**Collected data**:
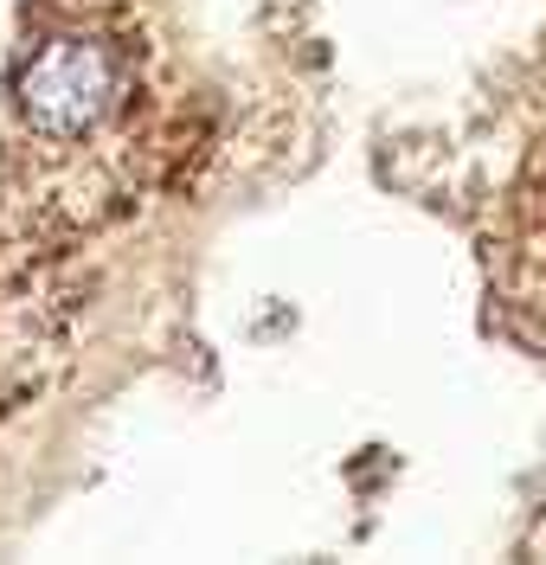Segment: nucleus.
I'll return each mask as SVG.
<instances>
[{
    "mask_svg": "<svg viewBox=\"0 0 546 565\" xmlns=\"http://www.w3.org/2000/svg\"><path fill=\"white\" fill-rule=\"evenodd\" d=\"M122 90V71L97 39H52L33 65L20 71V109L45 136H84L97 129Z\"/></svg>",
    "mask_w": 546,
    "mask_h": 565,
    "instance_id": "nucleus-1",
    "label": "nucleus"
}]
</instances>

**Work to complete**: Lay out each line of the rows above as a Markdown table with the columns "Line No." and "Content", numbering the lines and skipping blank ones. Leave the pictures out.

**Response to the task**:
| Line No. | Content |
|---|---|
| 1 | Segment: nucleus. |
| 2 | I'll return each mask as SVG. |
| 3 | <instances> |
| 4 | [{ |
| 5 |     "mask_svg": "<svg viewBox=\"0 0 546 565\" xmlns=\"http://www.w3.org/2000/svg\"><path fill=\"white\" fill-rule=\"evenodd\" d=\"M122 90V71L97 39H52L33 65L20 71V109L45 136H84L97 129Z\"/></svg>", |
| 6 |     "mask_w": 546, |
| 7 |     "mask_h": 565, |
| 8 |     "instance_id": "nucleus-1", |
| 9 |     "label": "nucleus" |
| 10 | }] |
| 11 | </instances> |